+++ Selection

If there are any handles that need "fixing up" prior to invoking
another process (i.e., sockets) then the creation of the shared
memory region and copying of the current cygwin heap is a two
step process.
First the shared memory region is created and the process is started
in a "CREATE_SUSPENDED" state, inheriting the handle. After the
process is created, the fixup_before_*() functions are called. These
set information in the heap and duplicate handles in the child, essentially
ensuring that the child's fd table is correct.
(Note that it is vital that the cygwin heap should not grow during this
process. Currently, there is no guard against this happening so this
operation is not thread safe.)
Meanwhile, back in fork_parent, the function
cygheap_setup_for_child_cleanup is called. In the simple "one step"
case above, all that happens is that the shared memory is ummapped and
the handle referring to it is closed.
In the two step process, the cygheap is now copied to the shared memory
region, complete with new fdtab info (the child process will see the
updated information as soon as it starts). Then the memory is unmapped,
the handle is closed, and upon return the child process is started.

++++++

- Tasks to perform
A. List every function name mentioned in the Cygwin fork passage.
B. Extend the Cygwin fork passage with one more paragraph that picks up after its last sentence.
The data play no part in this.

+++ Extracted information

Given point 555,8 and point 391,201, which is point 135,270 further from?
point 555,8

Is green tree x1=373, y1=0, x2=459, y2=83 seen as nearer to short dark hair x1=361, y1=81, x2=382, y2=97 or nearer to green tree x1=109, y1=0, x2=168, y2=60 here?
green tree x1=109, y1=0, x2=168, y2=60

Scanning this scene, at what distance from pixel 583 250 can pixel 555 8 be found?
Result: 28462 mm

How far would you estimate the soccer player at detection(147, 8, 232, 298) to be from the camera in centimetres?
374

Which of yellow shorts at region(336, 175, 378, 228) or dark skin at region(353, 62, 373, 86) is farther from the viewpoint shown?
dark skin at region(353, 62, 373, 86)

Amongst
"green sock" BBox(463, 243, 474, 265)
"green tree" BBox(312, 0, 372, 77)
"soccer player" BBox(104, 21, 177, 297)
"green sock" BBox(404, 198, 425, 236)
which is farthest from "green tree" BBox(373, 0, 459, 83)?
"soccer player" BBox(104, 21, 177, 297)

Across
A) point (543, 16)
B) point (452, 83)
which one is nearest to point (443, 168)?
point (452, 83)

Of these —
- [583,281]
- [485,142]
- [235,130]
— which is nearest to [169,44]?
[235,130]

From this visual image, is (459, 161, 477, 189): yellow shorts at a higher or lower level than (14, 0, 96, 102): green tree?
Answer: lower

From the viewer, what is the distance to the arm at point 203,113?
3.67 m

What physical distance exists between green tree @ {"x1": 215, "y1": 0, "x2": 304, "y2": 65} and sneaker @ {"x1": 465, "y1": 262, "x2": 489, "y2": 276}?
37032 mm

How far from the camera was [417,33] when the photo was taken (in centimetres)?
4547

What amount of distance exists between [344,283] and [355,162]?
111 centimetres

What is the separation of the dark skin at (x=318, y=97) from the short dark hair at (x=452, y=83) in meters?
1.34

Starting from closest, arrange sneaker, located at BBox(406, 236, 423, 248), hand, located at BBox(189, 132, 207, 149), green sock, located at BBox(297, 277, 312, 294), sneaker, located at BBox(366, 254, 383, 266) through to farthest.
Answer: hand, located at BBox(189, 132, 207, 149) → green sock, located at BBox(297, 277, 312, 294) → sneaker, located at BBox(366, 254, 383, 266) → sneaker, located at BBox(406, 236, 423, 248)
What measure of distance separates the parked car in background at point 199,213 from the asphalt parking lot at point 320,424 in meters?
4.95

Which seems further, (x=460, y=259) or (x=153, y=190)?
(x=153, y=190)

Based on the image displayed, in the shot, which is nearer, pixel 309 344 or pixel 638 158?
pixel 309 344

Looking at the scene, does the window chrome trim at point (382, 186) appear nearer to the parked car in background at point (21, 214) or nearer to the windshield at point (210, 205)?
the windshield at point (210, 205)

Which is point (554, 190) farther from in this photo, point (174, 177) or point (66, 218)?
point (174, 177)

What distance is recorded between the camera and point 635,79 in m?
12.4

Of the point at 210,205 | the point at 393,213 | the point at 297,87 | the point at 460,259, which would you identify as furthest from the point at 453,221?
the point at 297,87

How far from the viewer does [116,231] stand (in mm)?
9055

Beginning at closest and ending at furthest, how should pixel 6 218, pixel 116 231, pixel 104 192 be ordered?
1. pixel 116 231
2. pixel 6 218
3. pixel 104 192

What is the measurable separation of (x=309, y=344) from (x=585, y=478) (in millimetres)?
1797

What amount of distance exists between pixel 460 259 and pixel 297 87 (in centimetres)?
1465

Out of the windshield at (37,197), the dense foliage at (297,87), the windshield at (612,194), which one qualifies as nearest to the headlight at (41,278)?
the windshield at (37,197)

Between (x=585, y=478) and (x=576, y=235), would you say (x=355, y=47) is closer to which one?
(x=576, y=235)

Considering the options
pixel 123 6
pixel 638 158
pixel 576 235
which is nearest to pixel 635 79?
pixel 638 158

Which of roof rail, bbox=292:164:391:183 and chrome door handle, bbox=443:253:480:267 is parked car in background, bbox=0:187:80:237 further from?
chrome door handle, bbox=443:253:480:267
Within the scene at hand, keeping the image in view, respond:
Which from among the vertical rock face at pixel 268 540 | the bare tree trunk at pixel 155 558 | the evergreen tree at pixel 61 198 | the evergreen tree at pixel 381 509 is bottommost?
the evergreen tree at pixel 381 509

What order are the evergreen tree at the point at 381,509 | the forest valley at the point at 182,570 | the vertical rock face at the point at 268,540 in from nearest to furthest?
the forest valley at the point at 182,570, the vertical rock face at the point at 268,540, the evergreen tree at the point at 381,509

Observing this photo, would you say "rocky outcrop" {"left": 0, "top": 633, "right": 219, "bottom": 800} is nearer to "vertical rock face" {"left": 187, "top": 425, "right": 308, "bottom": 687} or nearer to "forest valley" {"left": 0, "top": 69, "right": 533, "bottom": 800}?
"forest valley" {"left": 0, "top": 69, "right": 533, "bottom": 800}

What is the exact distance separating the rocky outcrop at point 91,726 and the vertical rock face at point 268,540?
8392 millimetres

++++++

- Responses per task
A. fixup_before_*(), fork_parent, cygheap_setup_for_child_cleanup

B.
It is in the child process that the difference between Windows 9x and
Windows NT becomes evident.
Under Windows NT, the operation is simple. The shared memory handle is
used to map the information that the parent has set up into the cygheap
location in the child. This means that the child has a copy of the
cygwin heap existing in "shared memory" but the only process with a view
to this "shared memory" is the child.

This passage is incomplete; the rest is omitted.